How does time behave?
- ‘I’ve been thinking about labyrinths this summer.’ Do all the
threads tie up?
- ‘Writers, apparently, often have a diminished sense of direction.’
Do you agree? If you do, why is it so?
- Smell and colour are very important in Ghostwalk. Why so?
- How is Cambridge, or anywhere, a palimpsest?
- ‘The uncountable daily acts of forgetting.’ Elizabeth was a
historian, but is it only objects or buildings that really preserve
history?
- ‘Elizabeth hadn’t finished.
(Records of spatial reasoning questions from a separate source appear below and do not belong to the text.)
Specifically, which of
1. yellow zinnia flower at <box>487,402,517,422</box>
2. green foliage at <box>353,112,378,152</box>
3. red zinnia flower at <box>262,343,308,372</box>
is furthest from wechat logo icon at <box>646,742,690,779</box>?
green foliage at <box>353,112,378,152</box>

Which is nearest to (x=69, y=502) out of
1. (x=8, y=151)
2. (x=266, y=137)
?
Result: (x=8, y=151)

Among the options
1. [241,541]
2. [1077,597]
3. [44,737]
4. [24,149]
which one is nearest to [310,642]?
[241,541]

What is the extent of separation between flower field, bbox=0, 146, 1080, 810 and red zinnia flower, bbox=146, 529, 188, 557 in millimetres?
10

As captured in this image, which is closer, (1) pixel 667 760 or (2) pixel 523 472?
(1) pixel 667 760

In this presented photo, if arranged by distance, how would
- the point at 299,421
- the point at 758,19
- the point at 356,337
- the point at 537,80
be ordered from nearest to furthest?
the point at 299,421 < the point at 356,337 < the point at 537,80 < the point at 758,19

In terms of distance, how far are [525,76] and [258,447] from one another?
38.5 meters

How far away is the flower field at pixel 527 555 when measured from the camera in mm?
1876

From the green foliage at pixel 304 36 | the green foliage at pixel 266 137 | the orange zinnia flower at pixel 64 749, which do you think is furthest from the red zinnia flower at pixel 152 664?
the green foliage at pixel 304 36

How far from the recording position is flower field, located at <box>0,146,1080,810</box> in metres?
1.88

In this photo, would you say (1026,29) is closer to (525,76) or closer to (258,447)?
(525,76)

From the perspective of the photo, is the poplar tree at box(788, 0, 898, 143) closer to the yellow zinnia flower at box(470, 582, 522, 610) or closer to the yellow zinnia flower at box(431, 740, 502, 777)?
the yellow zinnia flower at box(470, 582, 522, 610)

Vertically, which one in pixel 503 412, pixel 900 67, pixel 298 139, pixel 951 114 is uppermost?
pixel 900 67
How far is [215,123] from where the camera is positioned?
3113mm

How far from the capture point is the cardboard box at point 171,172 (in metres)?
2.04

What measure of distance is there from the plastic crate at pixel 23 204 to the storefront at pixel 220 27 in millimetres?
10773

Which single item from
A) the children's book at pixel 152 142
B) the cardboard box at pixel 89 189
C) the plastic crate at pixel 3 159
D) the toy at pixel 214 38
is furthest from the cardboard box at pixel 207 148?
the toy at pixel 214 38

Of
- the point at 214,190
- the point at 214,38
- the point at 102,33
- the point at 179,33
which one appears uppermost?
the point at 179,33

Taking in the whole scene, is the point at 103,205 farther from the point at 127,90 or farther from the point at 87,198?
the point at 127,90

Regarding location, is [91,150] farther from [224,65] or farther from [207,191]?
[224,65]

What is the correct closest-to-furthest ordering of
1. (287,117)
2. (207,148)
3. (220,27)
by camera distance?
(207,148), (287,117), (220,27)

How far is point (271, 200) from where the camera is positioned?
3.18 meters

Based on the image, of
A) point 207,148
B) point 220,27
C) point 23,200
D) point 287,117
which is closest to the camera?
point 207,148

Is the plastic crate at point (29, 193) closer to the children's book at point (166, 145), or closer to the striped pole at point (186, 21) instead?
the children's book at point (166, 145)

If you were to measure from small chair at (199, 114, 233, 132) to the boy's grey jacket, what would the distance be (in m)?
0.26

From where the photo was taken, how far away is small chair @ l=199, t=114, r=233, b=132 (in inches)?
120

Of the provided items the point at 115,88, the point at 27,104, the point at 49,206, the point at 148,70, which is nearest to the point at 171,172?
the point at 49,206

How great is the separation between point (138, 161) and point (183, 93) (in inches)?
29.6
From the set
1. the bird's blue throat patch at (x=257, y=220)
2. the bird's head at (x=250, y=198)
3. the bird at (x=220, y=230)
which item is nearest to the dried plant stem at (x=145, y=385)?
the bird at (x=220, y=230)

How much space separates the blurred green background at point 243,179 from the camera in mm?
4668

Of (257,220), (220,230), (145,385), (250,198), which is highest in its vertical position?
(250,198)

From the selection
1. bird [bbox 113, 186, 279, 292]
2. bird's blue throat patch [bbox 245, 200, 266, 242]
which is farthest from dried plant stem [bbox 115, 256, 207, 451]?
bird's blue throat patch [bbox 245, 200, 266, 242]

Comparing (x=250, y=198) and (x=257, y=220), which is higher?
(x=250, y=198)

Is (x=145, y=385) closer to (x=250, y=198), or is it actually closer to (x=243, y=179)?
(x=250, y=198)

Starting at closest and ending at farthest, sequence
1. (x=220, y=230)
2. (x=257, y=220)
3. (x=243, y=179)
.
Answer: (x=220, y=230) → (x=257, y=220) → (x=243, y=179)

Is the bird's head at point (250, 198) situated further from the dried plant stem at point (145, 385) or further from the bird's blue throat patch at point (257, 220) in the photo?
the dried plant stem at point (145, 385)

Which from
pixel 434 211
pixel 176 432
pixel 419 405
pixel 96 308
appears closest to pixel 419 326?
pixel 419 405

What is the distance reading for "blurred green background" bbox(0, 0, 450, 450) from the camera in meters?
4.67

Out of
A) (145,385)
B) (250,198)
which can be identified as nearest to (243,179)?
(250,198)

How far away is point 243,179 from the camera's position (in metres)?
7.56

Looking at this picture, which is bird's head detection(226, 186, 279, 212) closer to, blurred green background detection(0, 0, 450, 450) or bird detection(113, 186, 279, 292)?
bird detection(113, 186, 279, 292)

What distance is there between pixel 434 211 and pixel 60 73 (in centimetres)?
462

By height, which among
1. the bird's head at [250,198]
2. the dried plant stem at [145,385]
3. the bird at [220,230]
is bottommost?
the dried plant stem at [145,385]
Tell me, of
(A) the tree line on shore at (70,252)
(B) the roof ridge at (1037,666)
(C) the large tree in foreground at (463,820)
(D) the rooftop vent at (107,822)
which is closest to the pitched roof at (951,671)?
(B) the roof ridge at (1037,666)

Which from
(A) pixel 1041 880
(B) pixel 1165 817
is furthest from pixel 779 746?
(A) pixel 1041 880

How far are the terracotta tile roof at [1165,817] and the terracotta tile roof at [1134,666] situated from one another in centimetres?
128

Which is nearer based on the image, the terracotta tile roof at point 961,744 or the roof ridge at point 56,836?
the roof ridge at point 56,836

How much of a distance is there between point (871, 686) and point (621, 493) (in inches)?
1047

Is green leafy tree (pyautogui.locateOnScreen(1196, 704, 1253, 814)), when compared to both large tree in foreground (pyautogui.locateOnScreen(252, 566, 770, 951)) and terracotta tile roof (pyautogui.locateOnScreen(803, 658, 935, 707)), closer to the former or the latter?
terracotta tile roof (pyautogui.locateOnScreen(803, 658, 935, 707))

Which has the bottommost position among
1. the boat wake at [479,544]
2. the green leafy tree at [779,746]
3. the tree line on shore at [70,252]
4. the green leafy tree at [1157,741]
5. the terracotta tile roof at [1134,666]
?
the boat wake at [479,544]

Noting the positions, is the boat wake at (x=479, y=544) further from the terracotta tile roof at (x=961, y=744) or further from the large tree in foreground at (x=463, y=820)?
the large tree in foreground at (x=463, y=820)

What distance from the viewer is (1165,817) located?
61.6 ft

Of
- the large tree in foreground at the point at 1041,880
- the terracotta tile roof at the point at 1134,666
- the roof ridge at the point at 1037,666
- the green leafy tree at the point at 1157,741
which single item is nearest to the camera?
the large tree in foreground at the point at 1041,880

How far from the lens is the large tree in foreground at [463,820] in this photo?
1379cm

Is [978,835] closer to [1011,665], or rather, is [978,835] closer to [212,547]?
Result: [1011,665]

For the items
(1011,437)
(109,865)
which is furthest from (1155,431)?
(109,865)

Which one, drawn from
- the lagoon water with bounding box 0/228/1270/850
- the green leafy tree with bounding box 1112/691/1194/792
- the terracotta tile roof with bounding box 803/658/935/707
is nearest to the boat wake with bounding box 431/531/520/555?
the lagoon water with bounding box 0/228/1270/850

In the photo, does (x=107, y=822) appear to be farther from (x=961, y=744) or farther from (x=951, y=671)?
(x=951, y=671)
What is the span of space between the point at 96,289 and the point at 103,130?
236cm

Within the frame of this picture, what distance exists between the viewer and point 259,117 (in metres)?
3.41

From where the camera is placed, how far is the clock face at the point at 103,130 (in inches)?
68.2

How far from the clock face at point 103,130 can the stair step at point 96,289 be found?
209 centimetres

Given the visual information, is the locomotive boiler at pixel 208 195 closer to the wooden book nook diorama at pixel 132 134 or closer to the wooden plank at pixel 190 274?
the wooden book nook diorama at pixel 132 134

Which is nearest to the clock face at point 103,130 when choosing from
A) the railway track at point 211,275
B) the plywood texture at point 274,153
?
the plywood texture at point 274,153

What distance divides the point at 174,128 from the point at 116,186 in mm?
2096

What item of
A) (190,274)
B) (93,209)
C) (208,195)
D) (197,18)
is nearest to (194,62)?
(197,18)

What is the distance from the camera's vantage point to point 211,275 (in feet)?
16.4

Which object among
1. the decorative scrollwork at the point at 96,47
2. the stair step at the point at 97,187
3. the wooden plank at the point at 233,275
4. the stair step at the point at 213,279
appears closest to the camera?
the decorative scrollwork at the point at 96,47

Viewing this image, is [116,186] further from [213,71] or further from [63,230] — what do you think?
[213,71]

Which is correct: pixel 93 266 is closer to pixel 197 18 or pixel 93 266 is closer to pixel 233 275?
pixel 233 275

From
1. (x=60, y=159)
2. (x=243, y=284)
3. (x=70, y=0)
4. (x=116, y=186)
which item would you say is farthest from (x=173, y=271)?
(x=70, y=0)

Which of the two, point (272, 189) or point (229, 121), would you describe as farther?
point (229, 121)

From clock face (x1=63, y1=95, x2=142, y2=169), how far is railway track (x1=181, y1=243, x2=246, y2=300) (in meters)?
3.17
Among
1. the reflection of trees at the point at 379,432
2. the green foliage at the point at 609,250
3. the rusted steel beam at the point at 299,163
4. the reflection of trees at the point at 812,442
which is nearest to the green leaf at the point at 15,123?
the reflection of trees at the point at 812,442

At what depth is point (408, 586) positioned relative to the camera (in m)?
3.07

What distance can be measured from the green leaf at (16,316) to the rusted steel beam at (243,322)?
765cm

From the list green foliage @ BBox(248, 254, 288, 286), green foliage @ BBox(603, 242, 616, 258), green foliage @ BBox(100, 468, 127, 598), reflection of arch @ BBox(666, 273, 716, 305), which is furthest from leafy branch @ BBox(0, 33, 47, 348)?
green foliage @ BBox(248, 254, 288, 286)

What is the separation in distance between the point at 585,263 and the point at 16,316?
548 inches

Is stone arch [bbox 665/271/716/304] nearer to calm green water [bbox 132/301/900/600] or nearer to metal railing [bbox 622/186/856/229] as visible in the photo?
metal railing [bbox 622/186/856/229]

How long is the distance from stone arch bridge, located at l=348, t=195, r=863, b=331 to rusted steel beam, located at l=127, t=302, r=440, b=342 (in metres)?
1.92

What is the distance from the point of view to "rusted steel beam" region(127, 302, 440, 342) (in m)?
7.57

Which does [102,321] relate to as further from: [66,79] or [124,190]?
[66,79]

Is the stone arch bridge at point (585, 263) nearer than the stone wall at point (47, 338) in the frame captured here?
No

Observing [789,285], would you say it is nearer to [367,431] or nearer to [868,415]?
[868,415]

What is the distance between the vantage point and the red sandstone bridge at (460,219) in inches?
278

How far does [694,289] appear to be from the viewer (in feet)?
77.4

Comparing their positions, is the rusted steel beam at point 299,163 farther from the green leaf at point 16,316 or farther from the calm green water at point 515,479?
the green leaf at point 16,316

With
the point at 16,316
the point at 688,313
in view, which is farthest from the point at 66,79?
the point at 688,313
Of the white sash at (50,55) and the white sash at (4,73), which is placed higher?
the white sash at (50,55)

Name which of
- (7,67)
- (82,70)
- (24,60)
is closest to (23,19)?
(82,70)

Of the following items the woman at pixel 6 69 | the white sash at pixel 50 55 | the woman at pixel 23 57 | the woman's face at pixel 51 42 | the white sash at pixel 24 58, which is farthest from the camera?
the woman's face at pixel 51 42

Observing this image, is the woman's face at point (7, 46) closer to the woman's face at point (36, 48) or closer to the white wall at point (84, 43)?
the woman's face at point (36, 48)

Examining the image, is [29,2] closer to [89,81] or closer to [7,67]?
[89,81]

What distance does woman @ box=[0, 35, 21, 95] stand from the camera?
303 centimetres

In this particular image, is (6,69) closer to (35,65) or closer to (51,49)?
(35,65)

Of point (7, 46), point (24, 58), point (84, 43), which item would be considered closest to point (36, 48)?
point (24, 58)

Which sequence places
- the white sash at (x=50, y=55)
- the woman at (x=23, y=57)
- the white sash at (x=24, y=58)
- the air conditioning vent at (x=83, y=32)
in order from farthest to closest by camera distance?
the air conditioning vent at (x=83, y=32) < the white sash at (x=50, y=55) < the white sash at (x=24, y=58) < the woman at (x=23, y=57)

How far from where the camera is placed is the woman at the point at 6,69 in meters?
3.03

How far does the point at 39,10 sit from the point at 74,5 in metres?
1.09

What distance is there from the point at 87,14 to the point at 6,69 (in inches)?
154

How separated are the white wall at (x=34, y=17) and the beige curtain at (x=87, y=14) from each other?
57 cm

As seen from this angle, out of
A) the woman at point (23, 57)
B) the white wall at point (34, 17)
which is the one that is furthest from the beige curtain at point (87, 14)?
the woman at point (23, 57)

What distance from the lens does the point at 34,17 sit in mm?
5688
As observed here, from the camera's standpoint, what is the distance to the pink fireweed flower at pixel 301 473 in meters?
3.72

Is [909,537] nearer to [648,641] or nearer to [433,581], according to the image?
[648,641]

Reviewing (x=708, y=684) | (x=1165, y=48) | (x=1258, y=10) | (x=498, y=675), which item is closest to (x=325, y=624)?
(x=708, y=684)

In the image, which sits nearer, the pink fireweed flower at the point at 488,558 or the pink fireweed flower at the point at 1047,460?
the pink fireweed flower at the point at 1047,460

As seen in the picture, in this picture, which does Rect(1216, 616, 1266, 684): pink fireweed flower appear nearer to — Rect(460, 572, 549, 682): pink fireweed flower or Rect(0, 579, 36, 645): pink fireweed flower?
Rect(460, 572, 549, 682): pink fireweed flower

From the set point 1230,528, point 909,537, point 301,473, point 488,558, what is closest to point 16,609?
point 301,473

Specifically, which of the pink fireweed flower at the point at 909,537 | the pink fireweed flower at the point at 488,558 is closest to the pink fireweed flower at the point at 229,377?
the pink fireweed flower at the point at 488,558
But would she ever have done?
Does anyone ever finish?’ Do they?
- ‘Life was disappointing, I thought, when you looked close;
full of mediocrity and domesticity.’ What does this tell us
about Lydia?
- ‘The smell of oysters is an objective correlative for sexual
repression.’ What other objective correlatives (‘An object that
stands for something complicated – an emotion, a knowledge,
an instinct.’) are there in Ghostwalk?
- ‘Entanglement’ is explained in terms of quantum mechanics.
How does it apply to Cambridge?
- cience as religion – what parallels does the author draw?
How does stained glass come into it?